Every line in the records below between the one holding "Hay! 15 Oz Stainless Steel Travel Mug" and the one holding "Poeminhas E Outros Poemas", inclusive, is to be set down exactly; all other lines are to be left out.

> _Saved data entries_

^^^^

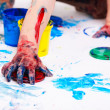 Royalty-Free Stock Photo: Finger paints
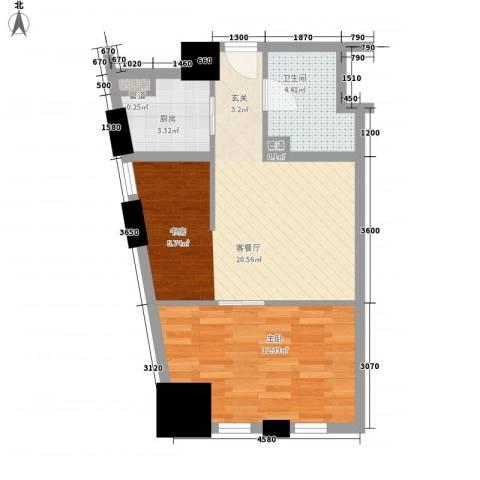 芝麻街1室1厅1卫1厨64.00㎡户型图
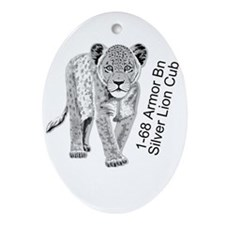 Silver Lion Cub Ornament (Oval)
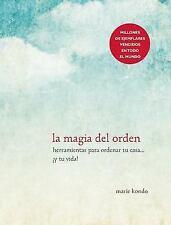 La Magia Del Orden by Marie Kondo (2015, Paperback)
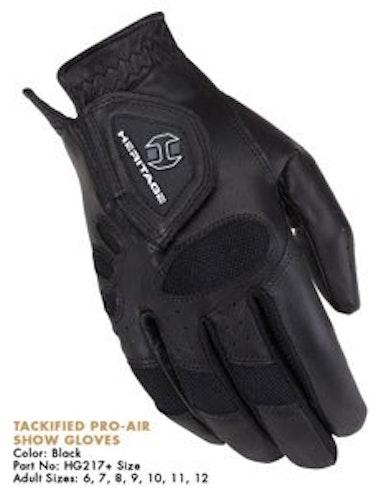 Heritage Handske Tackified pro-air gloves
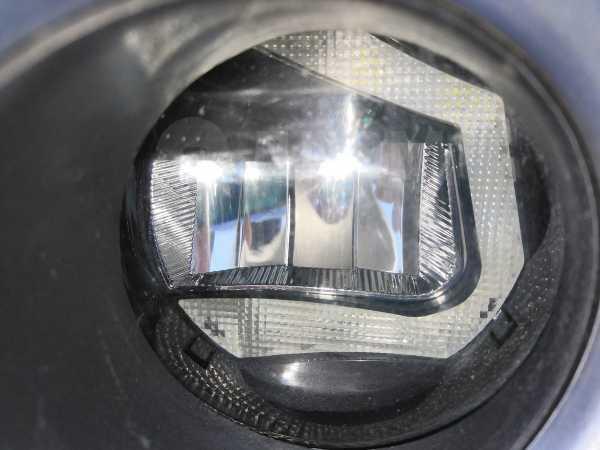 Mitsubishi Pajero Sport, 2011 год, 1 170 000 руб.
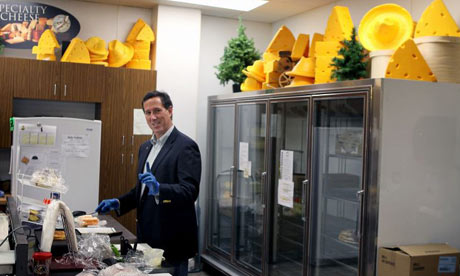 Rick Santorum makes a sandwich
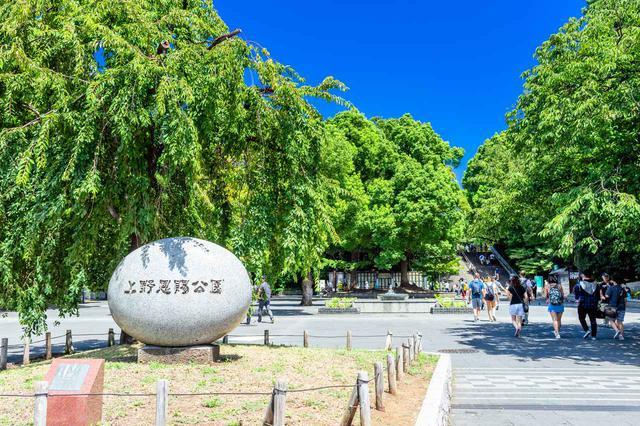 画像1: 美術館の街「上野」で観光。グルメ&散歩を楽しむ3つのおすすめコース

^^^^

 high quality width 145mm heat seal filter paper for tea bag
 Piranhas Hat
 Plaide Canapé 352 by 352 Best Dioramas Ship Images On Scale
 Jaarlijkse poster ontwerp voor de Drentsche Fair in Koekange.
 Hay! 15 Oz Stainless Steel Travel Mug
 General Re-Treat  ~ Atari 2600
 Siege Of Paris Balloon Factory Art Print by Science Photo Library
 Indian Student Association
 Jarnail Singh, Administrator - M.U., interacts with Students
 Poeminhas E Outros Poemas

^^^^

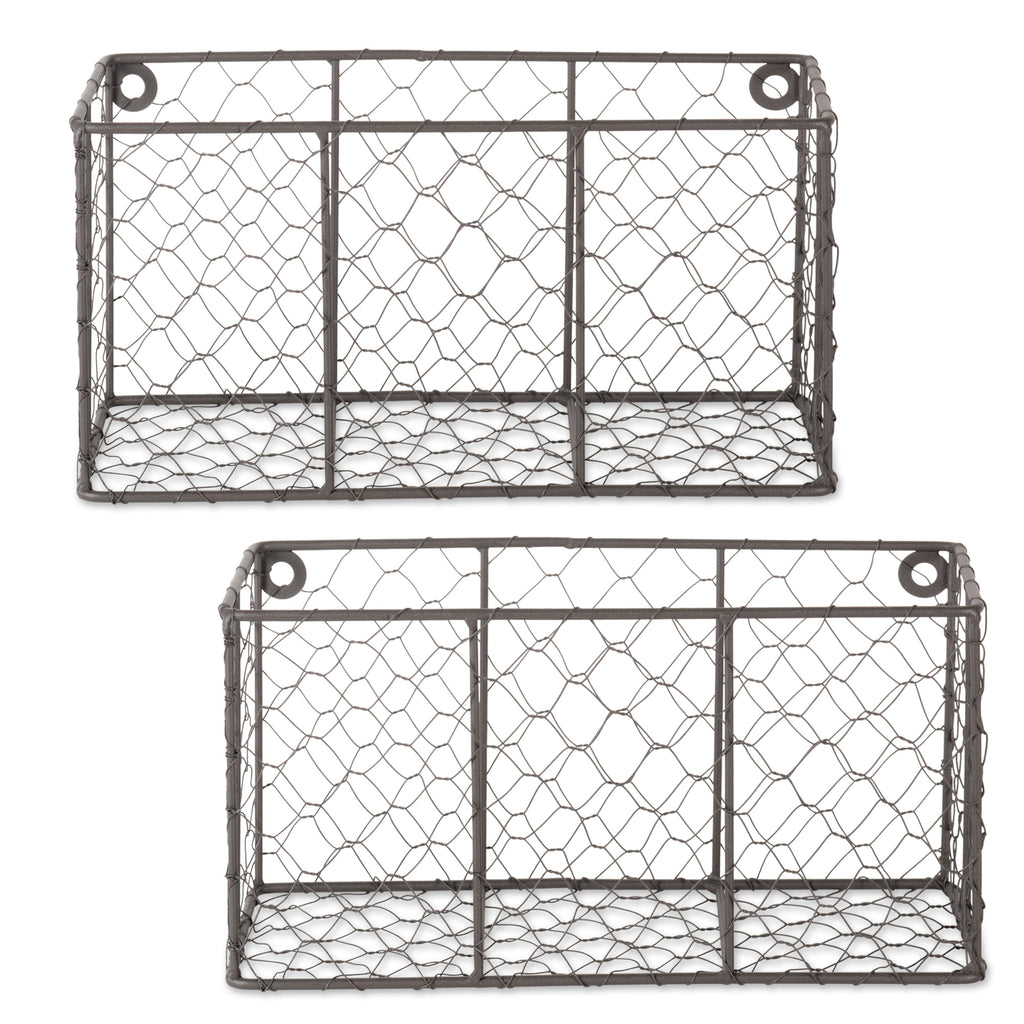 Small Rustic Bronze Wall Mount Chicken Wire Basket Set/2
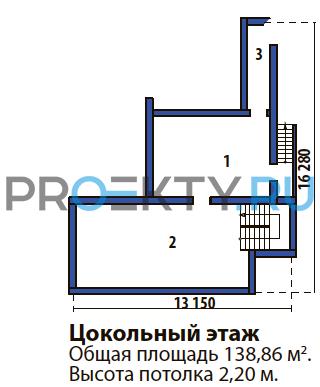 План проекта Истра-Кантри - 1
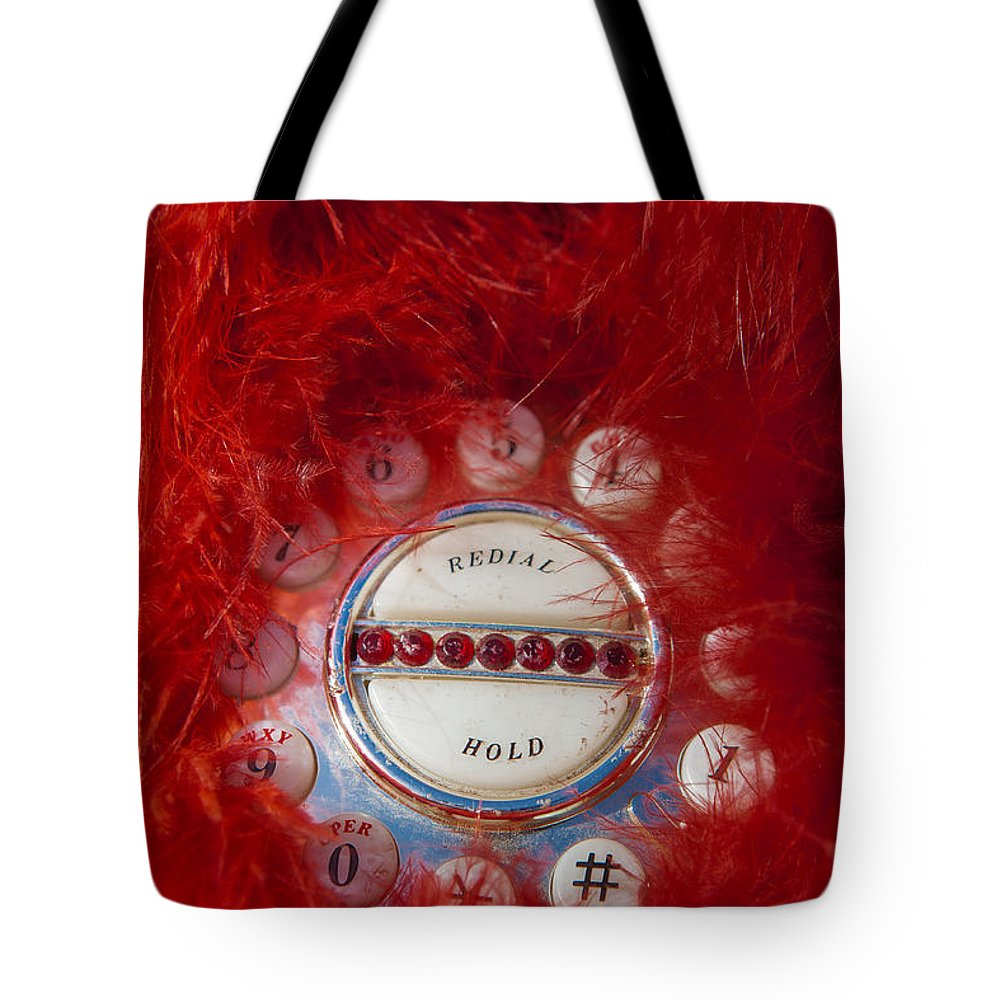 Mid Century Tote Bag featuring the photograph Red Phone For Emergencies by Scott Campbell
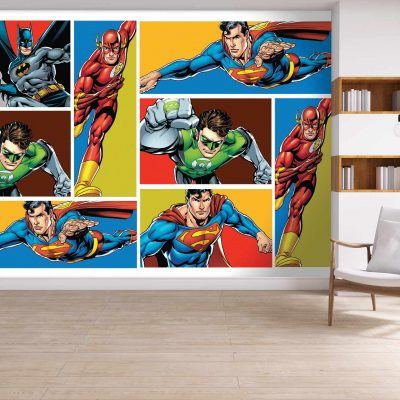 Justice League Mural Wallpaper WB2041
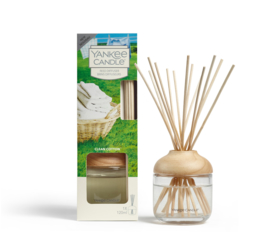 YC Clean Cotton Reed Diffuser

^^^^

> _COMPLETED TASK_
 Hay! 15 Oz Stainless Steel Travel Mug
 General Re-Treat  ~ Atari 2600
 Siege Of Paris Balloon Factory Art Print by Science Photo Library
 Indian Student Association
 Jarnail Singh, Administrator - M.U., interacts with Students
 Poeminhas E Outros Poemas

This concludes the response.